The performance data shown are for a single domain (no nest) problem, 100km resolution, non-hydrostatic, full-physics (radiation, Grell cumulus, explicit moisture, mixed-phase ice physics, Blackadar PBL). Grid size is 61 by 61 by 23 levels.
The extreemly low latency and high-bandwidth of the T3D interprocessor communication hardware and software no doubt plays a role in its greater efficiency relative to the SP2. Of greater impact, however, is the T3D's dramatically lower per-processor performance relative to the SP2. Thus, although the T3D looks attractive in terms of parallel efficiency and speedup, the SP2 is 3.5 times faster. This is shown in the next section.
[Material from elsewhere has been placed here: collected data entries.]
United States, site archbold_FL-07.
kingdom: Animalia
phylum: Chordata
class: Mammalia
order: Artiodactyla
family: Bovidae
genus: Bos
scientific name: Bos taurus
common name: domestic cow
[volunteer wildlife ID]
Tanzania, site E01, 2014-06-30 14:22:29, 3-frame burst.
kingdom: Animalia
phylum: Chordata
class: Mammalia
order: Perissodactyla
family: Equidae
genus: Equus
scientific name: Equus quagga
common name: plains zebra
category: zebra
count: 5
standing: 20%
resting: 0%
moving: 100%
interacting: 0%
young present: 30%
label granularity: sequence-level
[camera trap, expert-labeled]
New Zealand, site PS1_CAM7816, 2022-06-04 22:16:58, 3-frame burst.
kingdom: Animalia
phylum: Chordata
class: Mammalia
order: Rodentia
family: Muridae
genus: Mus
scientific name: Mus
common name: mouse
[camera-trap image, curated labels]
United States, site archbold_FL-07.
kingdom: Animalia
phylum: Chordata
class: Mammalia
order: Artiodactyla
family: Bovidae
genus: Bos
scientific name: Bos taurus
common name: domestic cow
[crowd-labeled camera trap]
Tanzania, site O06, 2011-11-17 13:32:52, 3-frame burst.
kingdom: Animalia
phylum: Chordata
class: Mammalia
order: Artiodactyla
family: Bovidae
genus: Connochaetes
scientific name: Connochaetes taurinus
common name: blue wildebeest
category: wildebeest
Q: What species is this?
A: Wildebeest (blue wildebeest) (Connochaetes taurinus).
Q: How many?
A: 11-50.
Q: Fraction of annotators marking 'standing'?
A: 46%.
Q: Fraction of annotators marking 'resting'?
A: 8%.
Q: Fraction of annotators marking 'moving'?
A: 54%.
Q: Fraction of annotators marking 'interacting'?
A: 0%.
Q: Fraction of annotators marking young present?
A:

When timings are adjusted to discount inefficiency from parallelism, per-node performance of the SP2 is 30.6 Mflop/sec. Each T3D node generates 7.3 Mflop/sec. I suspect that the unusually small size of the primary cache on each T3D node is a factor. One notes that the model is running with 32-bit precision on the SP2 while the T3D code is executing at 64-bit precision. However 64-bit precision is not strictly necessary for this code, and is used on the T3D only because that is all that is available. Also, 64-bit per-processor computational rates are generally slightly higher, not lower, than 32-bit rates on RS/6000 platforms since the processor computes internally at the higher precision.